Weihnachten hat für viele Menschen die Macht, eine emotionale Dunstglocke über dem Zuhause aufzubauen um für ein paar Tage zu vergessen, wie beschissen so vieles war und ist.
ich habe auch Verständnis für die Singles, die an Weihnachten Einsamkeit erleben und auf Parties angewiesen sind, um nicht abzusaufen. für die Menschen, die Angst vor Weihnachten haben, weil dann Erinnerungen hochkommen.
ich kann das alles verstehen. ich kann die dazugehörigen Gefühle verstehen. Angst. Verzweiflung. Wut. Versteinerung. das ist menschlich. das ist: normal.
was in meinen Augen nicht normal ist, ist die in sozialen Medien damit einhergehende Bewertung. die Selbstüberhöhung. das ad absolutum der eigenen Weltsicht. und das machen sooooo viele. wir filmen Falschparker. wir kommentieren Artikel. wir zeigen mit dem Finger auf andere und lachen und schimpfen und ergötzen uns an unserer vernichtenden Eloquenz als läge darin irgendwas Gutes. anstatt Zugänge zu finden, errichten wir Mauern: ne, wer sowas schreibt, wird geblockt!!! Blockfingermikodaoparty!!!
wie oft habe ich gelesen, dass Bildung der Schlüssel zu gesellschaftlichem Frieden wäre. ich bin mir seit ich 20 war sicher, dass das nicht stimmt. Verständnis ist der Schlüssel. und Verständnis bekommen wir nicht durch Bildung. Verständnis erlangen wir durch Erfahrung und Erleben und Begegnung. ja, das wird uns gerade kollektiv erschwert. aber das ist kein Grund, wirklich jede Sau bis zur Erschöpfung durchs Dorf zu treiben und an jeder Ecke Hinweisschilder auf die beginnenden Mauer-Bauarbeiten aufzustellen.
irgendwann diesen Sommer titelte die Zeit doch sowas wie, dass Freundlichkeit der Motor der Evolution sei! nicht the Fittest! Freundlichkeit!

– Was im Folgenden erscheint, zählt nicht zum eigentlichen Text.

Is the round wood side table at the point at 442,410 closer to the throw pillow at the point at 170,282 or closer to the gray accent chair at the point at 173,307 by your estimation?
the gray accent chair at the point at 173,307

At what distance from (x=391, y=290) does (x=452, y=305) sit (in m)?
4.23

vor uns liegt die Adventszeit. eine Zeit des Rückzugs, so oder so. und am Ende liegen mehrere Feiertage, die in unserer Ausgestaltung immer wieder mit Liebe zu tun haben könnten. Liebe. Verständnis. Freundlichkeit. niemand muss katholisch sein, um darin den Zauber zu erkennen. und wir brauchen eigentlich auch keine Evolutionsbiolog:innen oder Psycholog:innen oder ganzheitliche Magazine gedruckt auf chorfrei gebleichtem Altpapier mit Schmirgel-Haptik. wir können in den Kindergärten gucken, wie es die ganz Kleinen lernen. Schritt für Schritt vom Ich zum Du zum Wir. der Zauber wirkt nur gemeinsam. das Lied klingt am schönsten im Chor. und wenn sich Organisationen bilden, die helfen wollen, dass an Weihnachten Menschen nicht einsam sind, dann dürfen wir lächeln und „Danke“ sagen. und verstehen. Ängste. Sorgen. Nöte. wir dürfen Dankbarkeit empfinden, dafür dass wir nicht die ganze Klaviatur an Problemen gleichzeitig haben und nur unseren Teil tragen müssen. wir dürfen auch den Kopf schütteln und feststellen, dass uns das alles gar nicht betrifft. wir sollten uns nur alle hüten, zu verurteilen, was andere quält. „andere“ sind wir schließlich auch. und damit schließt sich ein fucking Kreis.